■ Texto de estudio ■

= = =

Pueblo Galleta
A veces lagrimeo a solas al recordar el sufrimiento de los campesinos de aquella aldea de Urabá, situada en el área rural del corregimiento Currulao, entre Apartadó y Turbo.
El 14 de septiembre de 1995 fui en busca de la historia de un pescado que tenía inscrito un número de la suerte (1124), que desfondó las casas de chance de Urabá. Pero tropecé con una masacre salpicada de inhumanidad y barbarie de la que ahora habla alias HH, en sus versiones de Justicia y Paz. Les relato lo que vi y oí:
"Un forense de la Fiscalía pide que espere mientras termina de vomitar en un balde en el que estaban los traperos del cuarto del aseo del hospital de Turbo. Un minuto después sale a atenderme. Con su pañuelo bañado en agua hace círculos en el rostro. Los cadáveres de seis campesinos masacrados por los paramilitares en una aldea a la que llaman Pueblo Galleta, a 40 minutos de la Carretera al Mar, que une los municipios de Urabá, están hechos trizas.
-Imagine que una de las cabezas no aparece y el cuerpo recibió tantos impactos de fusil que cuando lo toqué comenzó a desmoronarse, a deshacerse en la mesa. ¿Así quién hace un levantamiento?- bromea el funcionario, que corta la conversación y dice que comprará un sándwich porque el del almuerzo ya está cubierto de moscas y va camino al desagüe.
En la parte delantera de la morgue están los deudos. Tres señoras y dos campesinos. Ellas gritan sin parar. No las dejan entrar para ver a sus muertos. Las lágrimas y los quebrantos, agotados por las horas, tienen también un acento de terror. Acaban de vivir la madrugada más aciaga de sus vidas.

= = =

■ Registros proporcionados ■
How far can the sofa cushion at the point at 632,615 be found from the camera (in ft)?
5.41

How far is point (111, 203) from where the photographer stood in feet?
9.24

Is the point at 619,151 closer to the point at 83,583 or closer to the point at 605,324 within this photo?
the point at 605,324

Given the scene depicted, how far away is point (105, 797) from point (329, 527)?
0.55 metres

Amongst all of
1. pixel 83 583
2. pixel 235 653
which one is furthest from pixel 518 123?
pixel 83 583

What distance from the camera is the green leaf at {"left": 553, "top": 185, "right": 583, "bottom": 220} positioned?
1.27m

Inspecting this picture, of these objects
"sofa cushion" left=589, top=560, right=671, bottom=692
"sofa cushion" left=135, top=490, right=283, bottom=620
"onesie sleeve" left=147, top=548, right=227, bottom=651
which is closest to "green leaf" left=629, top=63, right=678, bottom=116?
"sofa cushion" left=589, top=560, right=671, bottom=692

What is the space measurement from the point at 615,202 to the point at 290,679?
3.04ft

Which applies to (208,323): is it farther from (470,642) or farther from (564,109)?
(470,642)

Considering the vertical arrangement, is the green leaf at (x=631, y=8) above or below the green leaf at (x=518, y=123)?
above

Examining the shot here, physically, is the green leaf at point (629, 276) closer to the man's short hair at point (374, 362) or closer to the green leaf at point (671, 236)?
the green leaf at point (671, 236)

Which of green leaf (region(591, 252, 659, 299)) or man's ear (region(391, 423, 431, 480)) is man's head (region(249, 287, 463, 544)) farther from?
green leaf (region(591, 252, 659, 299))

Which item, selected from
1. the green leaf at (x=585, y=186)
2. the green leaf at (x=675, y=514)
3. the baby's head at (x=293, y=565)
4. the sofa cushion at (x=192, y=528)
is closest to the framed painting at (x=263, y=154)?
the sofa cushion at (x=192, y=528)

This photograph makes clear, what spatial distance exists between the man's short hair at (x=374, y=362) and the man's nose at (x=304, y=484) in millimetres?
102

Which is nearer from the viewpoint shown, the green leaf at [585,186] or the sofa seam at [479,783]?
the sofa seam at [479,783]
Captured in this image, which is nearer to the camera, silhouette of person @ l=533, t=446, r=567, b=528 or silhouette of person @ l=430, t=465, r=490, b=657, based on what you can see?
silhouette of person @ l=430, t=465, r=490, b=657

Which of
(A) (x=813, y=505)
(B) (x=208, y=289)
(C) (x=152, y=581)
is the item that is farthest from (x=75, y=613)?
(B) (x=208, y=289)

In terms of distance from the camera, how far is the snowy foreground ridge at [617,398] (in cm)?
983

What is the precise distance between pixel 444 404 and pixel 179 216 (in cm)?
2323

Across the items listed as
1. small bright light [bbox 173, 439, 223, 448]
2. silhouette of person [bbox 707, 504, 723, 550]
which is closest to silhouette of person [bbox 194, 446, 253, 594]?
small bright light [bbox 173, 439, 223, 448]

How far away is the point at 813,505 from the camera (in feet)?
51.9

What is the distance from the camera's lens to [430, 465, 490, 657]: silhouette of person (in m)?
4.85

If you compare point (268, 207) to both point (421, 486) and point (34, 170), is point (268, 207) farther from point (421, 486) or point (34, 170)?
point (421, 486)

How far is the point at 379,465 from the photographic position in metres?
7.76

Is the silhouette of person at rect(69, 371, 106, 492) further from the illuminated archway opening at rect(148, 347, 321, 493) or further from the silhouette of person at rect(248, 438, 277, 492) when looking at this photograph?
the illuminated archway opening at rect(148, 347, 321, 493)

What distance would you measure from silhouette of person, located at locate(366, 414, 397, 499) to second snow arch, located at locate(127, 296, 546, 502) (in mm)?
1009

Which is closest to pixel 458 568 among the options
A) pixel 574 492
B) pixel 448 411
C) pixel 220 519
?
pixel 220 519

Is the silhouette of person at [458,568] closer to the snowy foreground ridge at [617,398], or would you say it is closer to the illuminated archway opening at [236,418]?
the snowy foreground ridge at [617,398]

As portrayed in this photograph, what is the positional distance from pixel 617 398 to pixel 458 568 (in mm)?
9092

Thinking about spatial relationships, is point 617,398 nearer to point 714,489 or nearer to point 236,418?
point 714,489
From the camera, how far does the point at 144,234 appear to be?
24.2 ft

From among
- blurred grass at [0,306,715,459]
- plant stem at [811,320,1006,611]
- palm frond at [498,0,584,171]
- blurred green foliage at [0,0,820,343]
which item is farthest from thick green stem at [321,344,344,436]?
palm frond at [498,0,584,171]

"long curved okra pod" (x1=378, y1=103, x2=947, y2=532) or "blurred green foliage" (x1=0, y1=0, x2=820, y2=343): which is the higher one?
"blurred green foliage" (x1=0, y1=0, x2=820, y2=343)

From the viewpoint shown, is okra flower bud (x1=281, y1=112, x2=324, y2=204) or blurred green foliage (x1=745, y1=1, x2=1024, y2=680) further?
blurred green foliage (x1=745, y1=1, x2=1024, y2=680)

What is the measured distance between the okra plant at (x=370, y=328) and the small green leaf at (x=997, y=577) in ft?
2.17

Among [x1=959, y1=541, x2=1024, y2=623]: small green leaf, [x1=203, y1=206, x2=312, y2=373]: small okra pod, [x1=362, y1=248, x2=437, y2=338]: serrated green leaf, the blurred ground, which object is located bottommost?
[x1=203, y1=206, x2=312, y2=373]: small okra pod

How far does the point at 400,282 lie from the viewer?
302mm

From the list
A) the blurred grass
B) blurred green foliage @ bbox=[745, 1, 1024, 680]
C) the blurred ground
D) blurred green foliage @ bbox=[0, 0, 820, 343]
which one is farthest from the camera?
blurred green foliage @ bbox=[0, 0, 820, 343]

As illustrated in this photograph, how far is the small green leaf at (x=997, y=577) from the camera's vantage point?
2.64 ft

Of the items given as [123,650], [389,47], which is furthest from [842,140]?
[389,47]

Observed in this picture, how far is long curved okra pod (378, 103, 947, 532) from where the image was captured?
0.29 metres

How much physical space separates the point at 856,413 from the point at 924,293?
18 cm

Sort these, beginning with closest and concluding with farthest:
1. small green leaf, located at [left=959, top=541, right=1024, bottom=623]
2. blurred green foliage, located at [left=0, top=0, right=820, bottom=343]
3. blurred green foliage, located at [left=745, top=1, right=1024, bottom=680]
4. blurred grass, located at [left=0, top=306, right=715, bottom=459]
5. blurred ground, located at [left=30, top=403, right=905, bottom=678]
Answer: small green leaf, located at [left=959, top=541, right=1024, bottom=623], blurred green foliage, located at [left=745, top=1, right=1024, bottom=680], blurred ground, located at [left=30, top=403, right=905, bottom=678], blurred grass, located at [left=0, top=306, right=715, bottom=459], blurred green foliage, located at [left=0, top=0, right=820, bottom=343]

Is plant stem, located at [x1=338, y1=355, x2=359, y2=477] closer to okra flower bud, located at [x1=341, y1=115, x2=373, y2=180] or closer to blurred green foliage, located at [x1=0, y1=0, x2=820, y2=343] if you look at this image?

= = =

■ Tarea propuesta ■
Transcriba literalmente, en el texto sobre Pueblo Galleta, todo el pasaje que va desde "-Imagine que una" hasta "camino al desagüe.", ambos incluidos.

■ Ejercicio resuelto ■
-Imagine que una de las cabezas no aparece y el cuerpo recibió tantos impactos de fusil que cuando lo toqué comenzó a desmoronarse, a deshacerse en la mesa. ¿Así quién hace un levantamiento?- bromea el funcionario, que corta la conversación y dice que comprará un sándwich porque el del almuerzo ya está cubierto de moscas y va camino al desagüe.